(Scene question rows)
==========

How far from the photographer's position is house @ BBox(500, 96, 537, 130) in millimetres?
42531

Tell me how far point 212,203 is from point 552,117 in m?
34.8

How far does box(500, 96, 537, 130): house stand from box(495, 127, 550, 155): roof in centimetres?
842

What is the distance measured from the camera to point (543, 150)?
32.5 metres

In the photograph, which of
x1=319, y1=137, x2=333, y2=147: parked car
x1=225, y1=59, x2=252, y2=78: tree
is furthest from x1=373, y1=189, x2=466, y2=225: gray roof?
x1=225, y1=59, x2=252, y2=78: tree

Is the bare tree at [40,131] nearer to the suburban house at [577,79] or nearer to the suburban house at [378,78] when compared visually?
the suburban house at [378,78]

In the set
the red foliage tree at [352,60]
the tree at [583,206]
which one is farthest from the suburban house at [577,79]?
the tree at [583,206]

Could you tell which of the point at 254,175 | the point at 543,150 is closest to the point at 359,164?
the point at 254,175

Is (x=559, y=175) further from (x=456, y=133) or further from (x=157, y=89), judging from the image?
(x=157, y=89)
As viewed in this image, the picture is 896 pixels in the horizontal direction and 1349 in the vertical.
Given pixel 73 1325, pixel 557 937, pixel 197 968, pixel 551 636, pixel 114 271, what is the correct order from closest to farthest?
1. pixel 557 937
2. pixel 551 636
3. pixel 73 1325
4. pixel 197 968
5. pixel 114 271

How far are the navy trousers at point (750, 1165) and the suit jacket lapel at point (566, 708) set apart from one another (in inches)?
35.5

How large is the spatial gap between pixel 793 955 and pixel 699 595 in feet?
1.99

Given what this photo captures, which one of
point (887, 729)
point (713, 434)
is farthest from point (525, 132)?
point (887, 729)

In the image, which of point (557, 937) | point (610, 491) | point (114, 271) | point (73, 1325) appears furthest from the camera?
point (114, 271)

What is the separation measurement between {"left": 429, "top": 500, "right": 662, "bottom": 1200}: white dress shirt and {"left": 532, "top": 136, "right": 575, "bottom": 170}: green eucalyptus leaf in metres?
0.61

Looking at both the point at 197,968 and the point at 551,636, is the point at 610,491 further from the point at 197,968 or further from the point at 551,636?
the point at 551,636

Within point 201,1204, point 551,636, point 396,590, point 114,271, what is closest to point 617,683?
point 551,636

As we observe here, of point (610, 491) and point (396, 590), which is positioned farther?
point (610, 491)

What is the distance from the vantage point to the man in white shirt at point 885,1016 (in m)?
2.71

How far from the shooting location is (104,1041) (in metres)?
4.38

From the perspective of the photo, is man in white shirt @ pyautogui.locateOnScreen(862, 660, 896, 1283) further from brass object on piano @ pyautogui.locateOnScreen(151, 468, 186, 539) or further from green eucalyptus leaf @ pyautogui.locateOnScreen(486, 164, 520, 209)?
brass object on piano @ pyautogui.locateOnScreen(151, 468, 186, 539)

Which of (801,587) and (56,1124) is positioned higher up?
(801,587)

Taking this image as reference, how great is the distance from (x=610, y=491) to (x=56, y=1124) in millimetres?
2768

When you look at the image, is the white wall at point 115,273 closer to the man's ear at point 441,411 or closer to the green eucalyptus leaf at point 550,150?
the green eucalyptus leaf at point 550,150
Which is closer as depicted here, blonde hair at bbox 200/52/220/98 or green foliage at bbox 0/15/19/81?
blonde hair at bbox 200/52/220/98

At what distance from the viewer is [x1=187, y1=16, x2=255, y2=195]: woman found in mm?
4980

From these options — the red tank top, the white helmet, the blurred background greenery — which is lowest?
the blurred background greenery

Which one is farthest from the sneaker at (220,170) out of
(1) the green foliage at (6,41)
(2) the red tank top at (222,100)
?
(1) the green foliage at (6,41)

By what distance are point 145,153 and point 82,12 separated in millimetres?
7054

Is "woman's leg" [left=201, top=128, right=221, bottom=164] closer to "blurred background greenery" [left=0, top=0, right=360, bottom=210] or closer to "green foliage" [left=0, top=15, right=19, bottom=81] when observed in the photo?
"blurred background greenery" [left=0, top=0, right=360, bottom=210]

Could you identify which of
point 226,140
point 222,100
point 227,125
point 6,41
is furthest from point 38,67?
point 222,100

==========

**Task to complete**
Reproduce every row above word for word, from the first to the last.

**Task answer**
How far from the photographer's position is house @ BBox(500, 96, 537, 130) in millimetres?
42531

Tell me how far point 212,203 is from point 552,117 in m?
34.8

How far does box(500, 96, 537, 130): house stand from box(495, 127, 550, 155): roof in centimetres?
842

What is the distance measured from the camera to point (543, 150)?
32.5 metres

In the photograph, which of
x1=319, y1=137, x2=333, y2=147: parked car
x1=225, y1=59, x2=252, y2=78: tree
is furthest from x1=373, y1=189, x2=466, y2=225: gray roof?
x1=225, y1=59, x2=252, y2=78: tree

Is the bare tree at [40,131] nearer to the suburban house at [577,79] or nearer to the suburban house at [378,78] when compared visually?
the suburban house at [378,78]

In the set
the red foliage tree at [352,60]
the tree at [583,206]
which one is farthest from the suburban house at [577,79]?
the tree at [583,206]

Could you tell which of the point at 254,175 | the point at 543,150 is closest to the point at 359,164?
the point at 254,175

Is (x=559, y=175) further from (x=456, y=133) or further from (x=157, y=89), judging from the image?
(x=157, y=89)
As viewed in this image, the picture is 896 pixels in the horizontal direction and 1349 in the vertical.
Given pixel 73 1325, pixel 557 937, pixel 197 968, pixel 551 636, pixel 114 271, what is the correct order from closest to farthest?
1. pixel 557 937
2. pixel 551 636
3. pixel 73 1325
4. pixel 197 968
5. pixel 114 271

How far are the navy trousers at point (750, 1165) and the suit jacket lapel at point (566, 708) set apart from one another (in inches)?
35.5

How large is the spatial gap between pixel 793 955 and pixel 699 595 in feet?
1.99

Given what this photo captures, which one of
point (887, 729)
point (713, 434)
is farthest from point (525, 132)?
point (887, 729)

In the image, which of point (557, 937) | point (610, 491) | point (114, 271) | point (73, 1325) appears furthest from the camera?
point (114, 271)

What is the separation measurement between {"left": 429, "top": 500, "right": 662, "bottom": 1200}: white dress shirt and {"left": 532, "top": 136, "right": 575, "bottom": 170}: green eucalyptus leaf in metres?
0.61

Looking at both the point at 197,968 and the point at 551,636, is the point at 610,491 further from the point at 197,968 or further from the point at 551,636?
the point at 551,636

Within point 201,1204, point 551,636, point 396,590, point 114,271, what is closest to point 617,683?
point 551,636

As we observe here, of point (610, 491) and point (396, 590), which is positioned farther?
point (610, 491)

What is the distance from the vantage point to the man in white shirt at point 885,1016 (in m)?
2.71

How far from the shooting location is (104,1041) (in metres)?
4.38

From the perspective of the photo, is man in white shirt @ pyautogui.locateOnScreen(862, 660, 896, 1283) further from brass object on piano @ pyautogui.locateOnScreen(151, 468, 186, 539) or further from green eucalyptus leaf @ pyautogui.locateOnScreen(486, 164, 520, 209)?
brass object on piano @ pyautogui.locateOnScreen(151, 468, 186, 539)

Which of (801,587) and (56,1124) is positioned higher up?
(801,587)

Taking this image as reference, how great is the distance from (x=610, y=491) to (x=56, y=1124) in millimetres?
2768

When you look at the image, is the white wall at point 115,273 closer to the man's ear at point 441,411 or closer to the green eucalyptus leaf at point 550,150?
the green eucalyptus leaf at point 550,150
Which is closer as depicted here, blonde hair at bbox 200/52/220/98 or green foliage at bbox 0/15/19/81?
blonde hair at bbox 200/52/220/98

At what distance from the viewer is [x1=187, y1=16, x2=255, y2=195]: woman found in mm?
4980

From these options — the red tank top, the white helmet, the blurred background greenery — which is lowest?
the blurred background greenery

Which one is farthest from the sneaker at (220,170) out of
(1) the green foliage at (6,41)
(2) the red tank top at (222,100)
?
(1) the green foliage at (6,41)

By what distance are point 145,153 and point 82,12 separated in millimetres?
7054

Is "woman's leg" [left=201, top=128, right=221, bottom=164] closer to "blurred background greenery" [left=0, top=0, right=360, bottom=210] or closer to "green foliage" [left=0, top=15, right=19, bottom=81] when observed in the photo?
"blurred background greenery" [left=0, top=0, right=360, bottom=210]

Could you identify which of
point 226,140
point 222,100
point 227,125
point 6,41
is furthest from point 38,67?
point 222,100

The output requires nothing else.